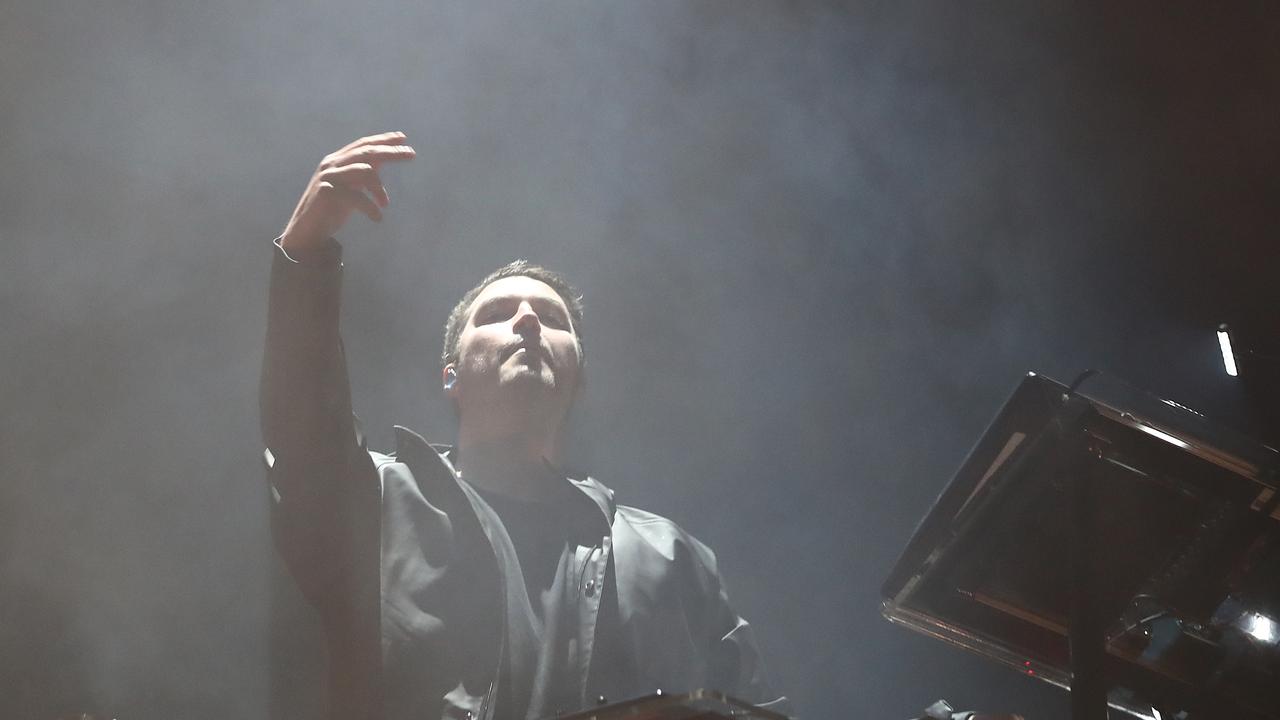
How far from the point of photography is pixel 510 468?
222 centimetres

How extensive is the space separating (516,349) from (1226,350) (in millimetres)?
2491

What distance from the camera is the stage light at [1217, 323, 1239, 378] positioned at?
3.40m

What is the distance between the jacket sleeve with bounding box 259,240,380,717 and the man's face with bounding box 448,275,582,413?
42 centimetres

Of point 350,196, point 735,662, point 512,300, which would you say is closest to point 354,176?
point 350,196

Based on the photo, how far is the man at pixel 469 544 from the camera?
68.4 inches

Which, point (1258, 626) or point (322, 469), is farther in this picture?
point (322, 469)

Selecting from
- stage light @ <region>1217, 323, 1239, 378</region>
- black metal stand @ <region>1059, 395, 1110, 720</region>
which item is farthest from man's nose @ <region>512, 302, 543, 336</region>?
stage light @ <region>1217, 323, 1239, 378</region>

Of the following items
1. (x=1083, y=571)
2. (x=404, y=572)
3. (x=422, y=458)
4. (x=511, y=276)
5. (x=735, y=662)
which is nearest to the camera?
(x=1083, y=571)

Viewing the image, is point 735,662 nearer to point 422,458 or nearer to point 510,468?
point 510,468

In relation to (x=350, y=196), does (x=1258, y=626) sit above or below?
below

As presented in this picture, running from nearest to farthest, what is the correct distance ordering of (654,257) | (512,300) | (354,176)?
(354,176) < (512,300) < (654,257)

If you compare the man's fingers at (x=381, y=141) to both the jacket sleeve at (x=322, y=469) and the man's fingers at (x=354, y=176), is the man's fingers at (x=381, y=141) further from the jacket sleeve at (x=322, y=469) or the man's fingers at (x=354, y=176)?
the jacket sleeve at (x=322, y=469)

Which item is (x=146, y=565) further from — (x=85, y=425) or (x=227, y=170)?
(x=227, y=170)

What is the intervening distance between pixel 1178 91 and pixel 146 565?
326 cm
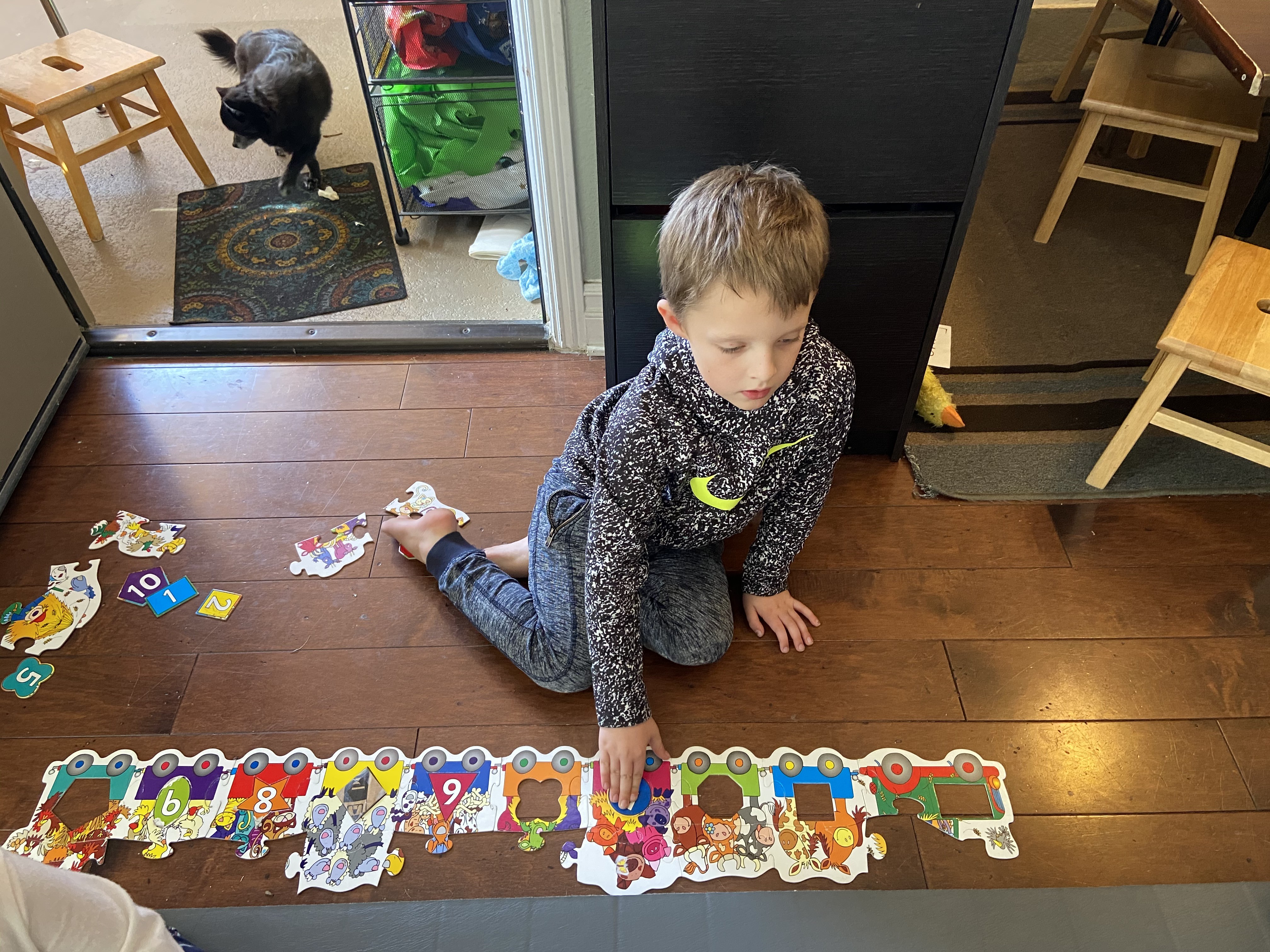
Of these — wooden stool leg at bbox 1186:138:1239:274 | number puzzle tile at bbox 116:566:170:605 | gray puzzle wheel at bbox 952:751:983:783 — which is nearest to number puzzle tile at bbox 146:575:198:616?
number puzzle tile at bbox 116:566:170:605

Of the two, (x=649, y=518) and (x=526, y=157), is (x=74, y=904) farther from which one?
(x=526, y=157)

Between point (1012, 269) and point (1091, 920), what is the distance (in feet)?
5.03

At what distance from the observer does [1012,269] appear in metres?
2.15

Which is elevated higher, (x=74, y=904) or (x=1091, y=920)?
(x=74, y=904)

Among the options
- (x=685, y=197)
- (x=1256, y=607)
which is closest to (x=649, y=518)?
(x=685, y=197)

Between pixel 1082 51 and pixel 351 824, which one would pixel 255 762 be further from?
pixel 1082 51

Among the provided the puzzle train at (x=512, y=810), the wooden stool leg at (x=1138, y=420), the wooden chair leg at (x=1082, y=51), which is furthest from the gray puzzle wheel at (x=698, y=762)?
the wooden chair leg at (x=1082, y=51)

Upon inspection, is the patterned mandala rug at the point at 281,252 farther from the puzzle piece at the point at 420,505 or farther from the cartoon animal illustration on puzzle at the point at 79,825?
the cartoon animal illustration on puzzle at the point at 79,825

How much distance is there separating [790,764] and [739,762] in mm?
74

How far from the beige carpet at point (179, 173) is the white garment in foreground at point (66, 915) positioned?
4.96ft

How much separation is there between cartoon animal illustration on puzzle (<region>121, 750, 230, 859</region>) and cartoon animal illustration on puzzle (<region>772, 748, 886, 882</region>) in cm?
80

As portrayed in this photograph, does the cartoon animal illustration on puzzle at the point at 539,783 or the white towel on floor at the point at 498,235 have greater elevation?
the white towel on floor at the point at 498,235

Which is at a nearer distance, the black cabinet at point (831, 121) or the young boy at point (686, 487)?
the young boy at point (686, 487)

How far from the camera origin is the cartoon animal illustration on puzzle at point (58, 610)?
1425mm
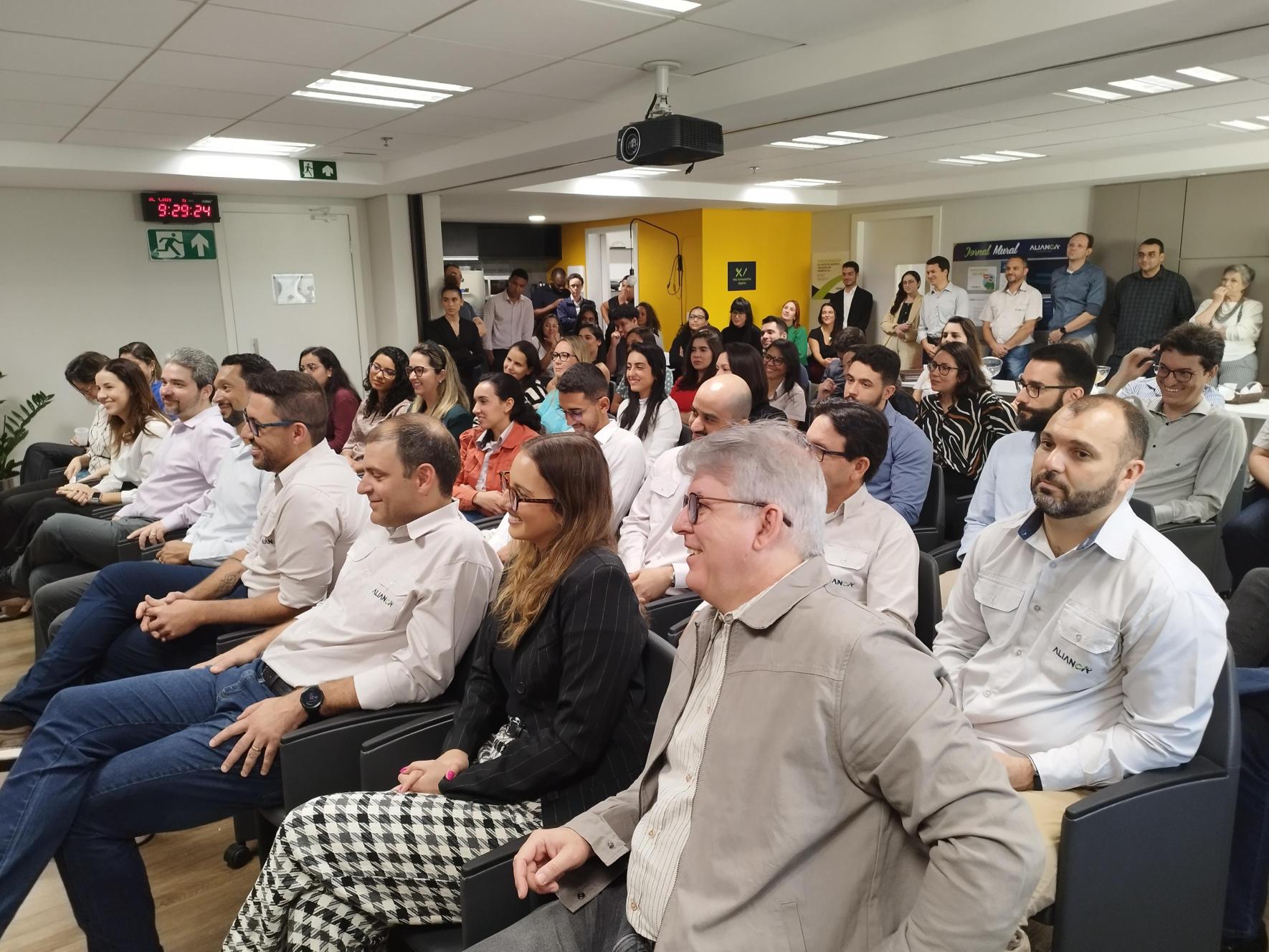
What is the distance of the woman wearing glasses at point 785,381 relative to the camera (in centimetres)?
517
************
• Task statement
Copy out word for word everything from the line containing "As portrayed in" down to the end of the rows, leaving the pictures out of your answer.

• Solution
As portrayed in this photograph, does the cartoon animal illustration on puzzle at the point at 539,783 or the white towel on floor at the point at 498,235 have greater elevation?
the white towel on floor at the point at 498,235

Which is at a nearer distance, the black cabinet at point (831, 121) or the young boy at point (686, 487)?
the young boy at point (686, 487)

How far from the camera origin is the cartoon animal illustration on puzzle at point (58, 610)?
1425mm
What is the distance of the woman wearing glasses at point 785,381 relative to the camera (in centimetres)?
517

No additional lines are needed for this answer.